Version: 2.x

Failure Scenarios

This page walks through what a controller cluster does when things go wrong: a node crashes, the network splits, the leader disappears, two nodes die at once. The goal is to give operators a clear picture of what still works in each case and what to do about it.

The Short Version

In a controller cluster:

Reads always work locally. Every controller has the full data model, so SDK clients, tunnelers and routers can keep reading services, policies and identities from any reachable controller, even if it's the only one left standing. Reads from a disconnected controller may be stale until it rejoins.
Circuit creation works as long as any controller is reachable. SDK clients and tunnelers can ask any controller they can reach to create a circuit. However, a controller can only route a circuit using routers that are connected to it. If your routers aren't connected to every controller, losing a controller can shrink the set of routers a surviving controller is able to use for new circuits. For this reason, routers should generally be connected to all controllers in the cluster.
Writes (model updates) need a leader and a quorum of voters. This is the obvious case: provisioning identities, changing policies, etc. It also catches an easy-to-miss case: creating a terminator is a write, and SDK hosting applications create terminators routinely as they connect or restart.

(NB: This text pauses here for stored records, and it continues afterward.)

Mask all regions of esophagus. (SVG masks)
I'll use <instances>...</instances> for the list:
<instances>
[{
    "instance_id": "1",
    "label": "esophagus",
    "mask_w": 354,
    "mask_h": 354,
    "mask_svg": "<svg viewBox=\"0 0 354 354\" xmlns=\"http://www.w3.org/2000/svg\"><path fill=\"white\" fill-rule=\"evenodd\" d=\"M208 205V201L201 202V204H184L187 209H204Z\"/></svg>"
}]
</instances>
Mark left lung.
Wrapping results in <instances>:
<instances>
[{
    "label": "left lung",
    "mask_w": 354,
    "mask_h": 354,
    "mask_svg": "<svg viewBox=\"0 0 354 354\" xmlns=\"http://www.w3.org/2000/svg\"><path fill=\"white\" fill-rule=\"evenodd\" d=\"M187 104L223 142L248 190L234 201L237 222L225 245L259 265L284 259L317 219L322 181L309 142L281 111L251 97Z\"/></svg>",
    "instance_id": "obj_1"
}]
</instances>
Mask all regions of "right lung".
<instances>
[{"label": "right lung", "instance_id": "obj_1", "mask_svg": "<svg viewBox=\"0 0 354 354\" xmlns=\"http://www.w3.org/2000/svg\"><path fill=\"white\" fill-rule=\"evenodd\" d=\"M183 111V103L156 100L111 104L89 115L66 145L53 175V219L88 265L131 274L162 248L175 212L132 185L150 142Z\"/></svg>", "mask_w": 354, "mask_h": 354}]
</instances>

So a cluster that has lost write availability won't just stop accepting admin changes; SDK hosting apps that come up during the outage will fail to register and won't accept connections until writes work again.
Existing data-plane traffic is not gated on the controller cluster. Established circuits keep flowing data through routers regardless of controller state.

Most failure scenarios reduce to one of those statements.

Voter Failure Tolerance

The number of voting members the cluster has determines how many can be offline and still accept writes. Non-voting members don't count toward this calculation.

Voting members	Quorum	Voter losses tolerated
1	1	0
3	2	1
5	3	2
7	4	3

Even-sized voter counts get no benefit over the next odd number down: a 4-voter cluster still tolerates 1 loss, same as 3 voters, but writes need 3 voter ACKs instead of 2. Stick with odd voter counts.

Non-voting members can come and go freely without affecting write availability. They catch up via raft log replay or snapshot when they reconnect.

Single Voter Lost

The common case in a 3-voter cluster.

Writes: still accepted. The two surviving voters form a quorum.
Reads: unaffected on every surviving controller.
Leader election: if the lost node was the leader, the surviving voters hold an election. With default timeouts (electionTimeout: 5s, heartbeatTimeout: 3s) a new leader is typically seated within a few seconds.
Routers: notice their preferred (lowest-latency) controller is unreachable and fall back to the next-best controller for circuit creation. Terminator updates wait until they can reach the new leader.
Recovery: bring the controller back up, or remove it from the cluster with ziti agent cluster remove <id> and add a replacement.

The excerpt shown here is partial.